Реставрация дома Ван Гуля доставила ему известность. Все ходили смотреть, удивлялись чуду обновления жилища, оставшегося дряхлым, каждый хотел спасти свой дом от смерти.
В скором времени Борлюйт реставрировал все старинные фасады.
Среди них встречались изумительные. Некоторые из них, на улицах Кур де Гент и Курт де л’Еккер, до наших дней сохранили старомодные деревянные коньки: они нарисованы – на набережной маленького замерзшего порта – на картинах Пьера Пурбюса, находящихся в музее. Другие – из менее давних, но таких же живописных времен – сохранили надетые, как чепцы, на этих жилищах-прабабках коньки, уподобляющие их бегинкам, коленопреклоненным на берегу канала. Орнаменты, резьба, картуши, барельефы, бесчисленные скульптурные украшения и тона этих фасадов, потускневших от времени и дождей – цвет умирающего заката, дымчато-голубой цвет, цвет сгущенного тумана, пышная плесень, прогнившие кирпичи, красноватые и бледные телесные оттенки.

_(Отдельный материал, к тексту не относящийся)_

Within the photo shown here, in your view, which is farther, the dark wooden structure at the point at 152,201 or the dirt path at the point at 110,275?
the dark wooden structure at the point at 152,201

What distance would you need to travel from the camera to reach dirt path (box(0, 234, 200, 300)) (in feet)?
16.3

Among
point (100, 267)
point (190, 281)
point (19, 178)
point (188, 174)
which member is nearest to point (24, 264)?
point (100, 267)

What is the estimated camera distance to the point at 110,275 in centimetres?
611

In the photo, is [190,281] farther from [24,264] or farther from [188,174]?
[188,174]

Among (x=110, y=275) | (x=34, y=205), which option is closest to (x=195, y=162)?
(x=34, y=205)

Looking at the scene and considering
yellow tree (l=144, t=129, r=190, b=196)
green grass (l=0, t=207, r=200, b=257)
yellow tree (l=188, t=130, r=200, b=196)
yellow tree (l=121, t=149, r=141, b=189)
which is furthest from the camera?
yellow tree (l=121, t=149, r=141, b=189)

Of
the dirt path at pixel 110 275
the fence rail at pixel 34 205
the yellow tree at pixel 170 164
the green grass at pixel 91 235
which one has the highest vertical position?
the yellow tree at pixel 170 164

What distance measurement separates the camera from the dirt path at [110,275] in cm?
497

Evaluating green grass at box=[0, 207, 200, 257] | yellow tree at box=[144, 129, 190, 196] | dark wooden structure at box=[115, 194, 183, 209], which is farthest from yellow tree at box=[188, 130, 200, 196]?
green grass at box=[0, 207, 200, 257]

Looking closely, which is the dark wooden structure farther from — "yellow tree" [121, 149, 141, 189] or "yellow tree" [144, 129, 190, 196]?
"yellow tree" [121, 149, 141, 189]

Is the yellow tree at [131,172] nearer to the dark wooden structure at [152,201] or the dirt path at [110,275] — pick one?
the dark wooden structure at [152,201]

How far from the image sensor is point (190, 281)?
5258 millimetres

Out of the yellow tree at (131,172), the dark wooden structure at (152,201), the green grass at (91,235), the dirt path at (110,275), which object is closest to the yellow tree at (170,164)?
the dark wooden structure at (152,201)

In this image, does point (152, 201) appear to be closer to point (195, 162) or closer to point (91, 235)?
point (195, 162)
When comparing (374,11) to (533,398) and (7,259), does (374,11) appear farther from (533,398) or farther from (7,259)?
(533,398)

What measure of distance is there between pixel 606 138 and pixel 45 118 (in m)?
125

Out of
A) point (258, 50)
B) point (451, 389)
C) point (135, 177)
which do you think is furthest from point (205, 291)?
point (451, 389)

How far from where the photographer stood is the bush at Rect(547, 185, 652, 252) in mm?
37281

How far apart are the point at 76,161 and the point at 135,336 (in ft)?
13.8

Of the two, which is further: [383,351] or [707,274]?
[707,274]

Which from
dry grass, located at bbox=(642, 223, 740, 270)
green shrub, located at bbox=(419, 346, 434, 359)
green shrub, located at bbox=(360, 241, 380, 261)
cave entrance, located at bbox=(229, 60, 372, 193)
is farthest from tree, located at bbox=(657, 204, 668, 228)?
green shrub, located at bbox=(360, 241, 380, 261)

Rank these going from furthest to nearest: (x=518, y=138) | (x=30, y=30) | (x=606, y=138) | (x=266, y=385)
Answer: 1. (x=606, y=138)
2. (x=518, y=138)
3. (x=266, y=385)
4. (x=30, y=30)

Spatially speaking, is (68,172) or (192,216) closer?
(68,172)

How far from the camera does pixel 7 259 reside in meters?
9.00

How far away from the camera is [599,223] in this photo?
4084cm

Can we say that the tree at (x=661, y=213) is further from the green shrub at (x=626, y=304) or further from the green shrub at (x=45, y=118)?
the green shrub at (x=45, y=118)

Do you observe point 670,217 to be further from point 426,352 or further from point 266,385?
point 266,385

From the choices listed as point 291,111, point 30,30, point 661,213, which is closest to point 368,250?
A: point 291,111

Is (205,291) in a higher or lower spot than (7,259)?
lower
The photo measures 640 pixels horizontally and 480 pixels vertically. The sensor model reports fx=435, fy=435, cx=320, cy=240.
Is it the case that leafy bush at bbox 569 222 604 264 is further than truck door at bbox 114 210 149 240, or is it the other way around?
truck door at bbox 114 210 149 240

Борлюйт реставрировал, поправлял, выделял прекрасные фрагменты, чинил руины, лечил царапины.
Улицы повеселели от присутствия помолодевших прабабок, старых бегинок. Борлюйт спас их от верной смерти, продлив их жизнь, может быть, еще надолго… Его известность возрастала со дня на день, особенно, когда старосты после его триумфа на конкурсе звонарей – в благодарность за все сделанное им до сих пор – назначили его на должность городского архитектора. Он стал руководить всеми постройками, возводимыми городом: дух обновления, вызванный им, распространялся, коснувшись и общественных сооружений.
После здания городской думы и здания канцелярии, в которых разноцветные краски и позолота отливали переливающимися тканями, украшали драгоценностями обнаженность камня, решили приступить к реставрации отеля Груунтууса. Борлюйт принялся за дело, обновил над кирпичным фасадом резную балюстраду, слуховые окна с орнаментами, коньки XV века с гербами владельца отеля, приютившего в своем жилище короля Англии, изгнанного приверженцами Алой розы. Старый дворец возродился, спасшись от смерти, ожил и улыбался в этом достопамятном квартале Брюгге, смягчая резкий взмах колокольни церкви Богородицы, словно бравший приступом небо, громоздившей свои площадки, пристройки и арки, поднимавшиеся, как подъемные мосты, к небу. Кругом расстилались бесконечные скопления зданий, под которыми поднималась колокольня, уходя ввысь, прорезывая воздух.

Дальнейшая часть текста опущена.